Justiz untersucht Herkunft des Geldes BayernLB-Vorstand erhielt 50 Millionen Dollar

Woher kam das Geld? Nach Informationen der "Süddeutschen Zeitung" hat der ehemalige Risiko-Vorstand der BayernLB, Gerhard Gribkowsky, heimlich 50 Millionen Dollar aus Mauritius und der Karibik erhalten - das er in einer Privatstiftung namens "Sonnenschein" anlegte. Nun ermittelt die Justiz, ob das Vermögen aus kriminellen Geschäften stammt, die mit der Formel 1 zu tun haben.

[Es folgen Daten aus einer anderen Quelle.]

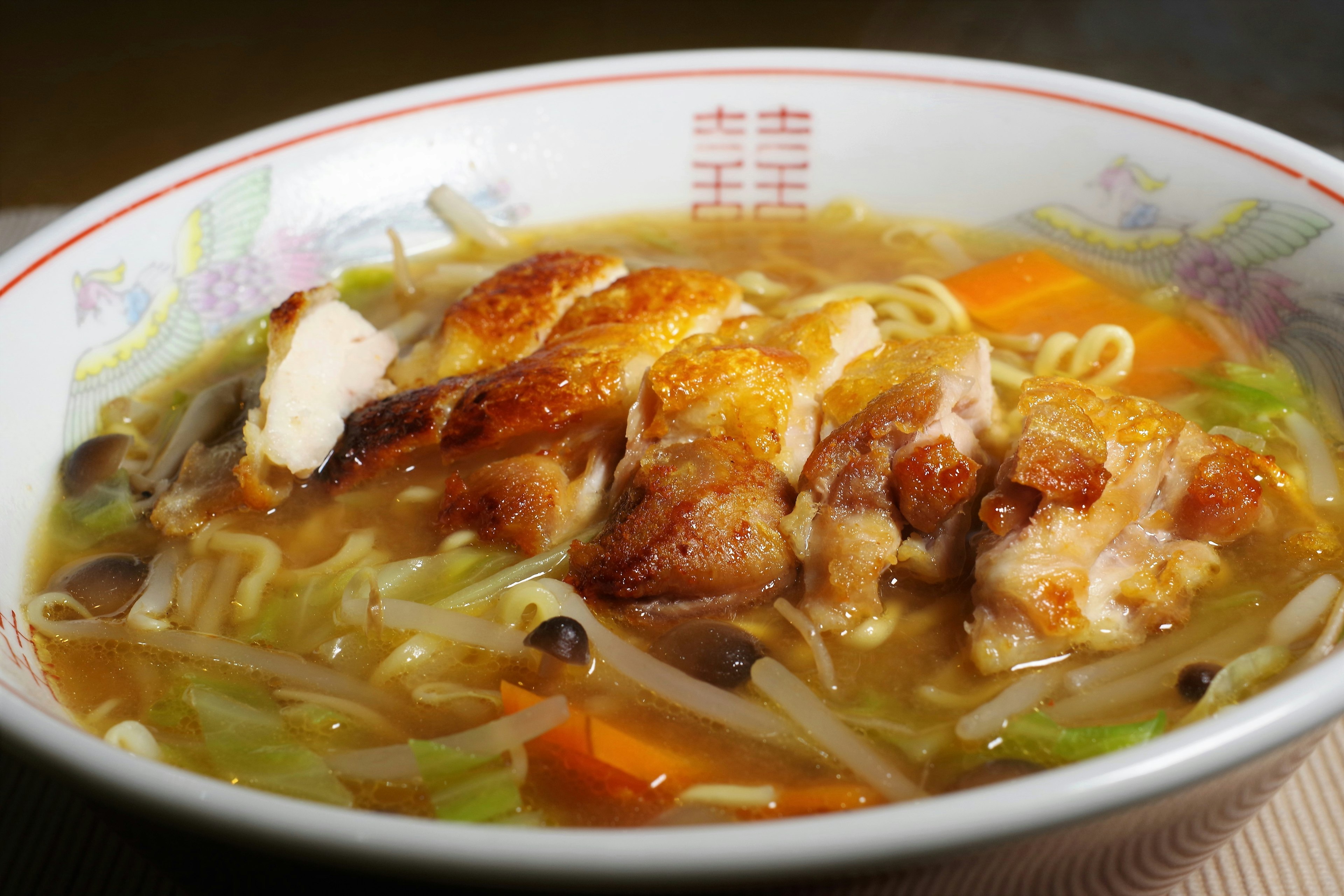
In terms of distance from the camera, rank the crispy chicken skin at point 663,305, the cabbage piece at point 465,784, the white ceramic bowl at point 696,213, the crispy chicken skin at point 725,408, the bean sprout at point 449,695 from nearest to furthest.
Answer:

Von Klaus Ott und Nicolas Richter

Bei Bayerns Landesbank gibt es neue Turbulenzen. Nach Informationen der Süddeutschen Zeitung hat der ehemalige Risiko-Vorstand Gerhard Gribkowsky in seiner Amtszeit heimlich 50 Millionen US-Dollar aus Mauritius sowie der Karibik erhalten und in einer österreichischen Privatstiftung namens "Sonnenschein" angelegt. Die Münchner Staatsanwaltschaft, der er das Vermögen zunächst verschwiegen hatte, untersucht, ob das Geld aus kriminellen Geschäften stammt, die mit der Formel 1 zu tun haben.

Gribkowsky hatte bei der Landesbank eine Schlüsselposition inne. Er war von 2002 bis 2008 als Vorstandsmitglied dafür zuständig, Risiken frühzeitig zu entdecken und Kreditausfälle zu vermeiden. Im April 2008 schied er aus dem Vorstand aus, nachdem er sich vergeblich darum bemüht hatte, Chef der Landesbank zu werden. Ein Jahr vorher, im Mai 2007, hatte Gribkowsky ohne Wissen der BayernLB in Salzburg die "Sonnenschein Privatstiftung" gegründet und in einer Tochterfirma der Stiftung das Vermögen angelegt, das ihm zuvor aus Mauritius im Indischen Ozean und den Jungfraueninseln in der Karibik zugeflossen war. Von den 50 Millionen Dollar blieben nach Steuern in Österreich knapp 25 Millionen Euro übrig. Zweck der Stiftung ist die "Versorgung des Stifters", also Gribkowskys, und weiterer von ihm benannter "Begünstigter".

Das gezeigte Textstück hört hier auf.